Además, el rejoneo se está quedando obsoleto. Todo suena a visto, como esa antiguada coreografía que los caballeros realizan tras el paseíllo, unos pasos insulsos e incoloros que repiten tarde tras tarde, como esa forma de engañar al toro siempre con ventajas, como esa imprecisión a la hora de colocar rejones y banderillas.
Ventura es un rejoneador que está bien hasta en las tardes grises. Su cuadra es espectacular y eso se nota. Ayer no levantó pasiones ante su primero, en una actuación muy difusa, con pasadas en falso y muchos tropiezos de los caballos con el toro. Mejoró ante el quinto, en el que emocionó de verdad cuando a lomos de Sueño citó a media distancia, el animal cabalgó hacia atrás con el toro ya arrancado, al que quebró espectacularmente en el encuentro y quedó una banderilla en todo lo alto. Extraordinario, sin duda. Pero no hubo faena redonda, sino, otra vez, pasadas en falso, un tropiezo con el caballo Maño que pudo acabar en drama e imprecisión con las banderillas cortas. Le concedieron inmerecidamente las dos orejas y se lo llevaron a hombros por la Puerta del Príncipe. Seguro que él, mejor que nadie, sabe que es un premio devaluado.

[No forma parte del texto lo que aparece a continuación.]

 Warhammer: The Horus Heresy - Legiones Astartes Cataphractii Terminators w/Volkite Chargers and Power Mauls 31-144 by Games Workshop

Andrés Romero sabe que la espectacularidad es una de las bases actuales del rejoneo, y procura imprimir dinamismo y jolgorio a sus actuaciones. No pudo brillar ante su primero, muy parado, pero salió en el sexto como si la pradera fuera suya y dispuesto a epatar con cabalgadas al mismísimo Séptimo de Caballería. Le sobra ilusión y le falta reposo y precisión. Es tremendista, se deja tropezar los caballos y jalea que es un primor. Divirtió al pueblerino público y le obsequiaron, sin mérito alguno, con las dos orejas. Pues muy bien.
Y el portugués Fernandes se esforzó ante su segundo porque, de entrada, se mostró cansino y aburrido. Templó bien ante el cuarto y quebró con soltura, se dejó llegar el toro muy cerca de las cabalgaduras y salió airoso de los encuentros. Vamos, que no estuvo mal.
Al final, dos triunfadores muy devaluados y en el ambiente una sensación de tristeza muy grande. ¡Quién te ha visto y quién te ve, Maestranza!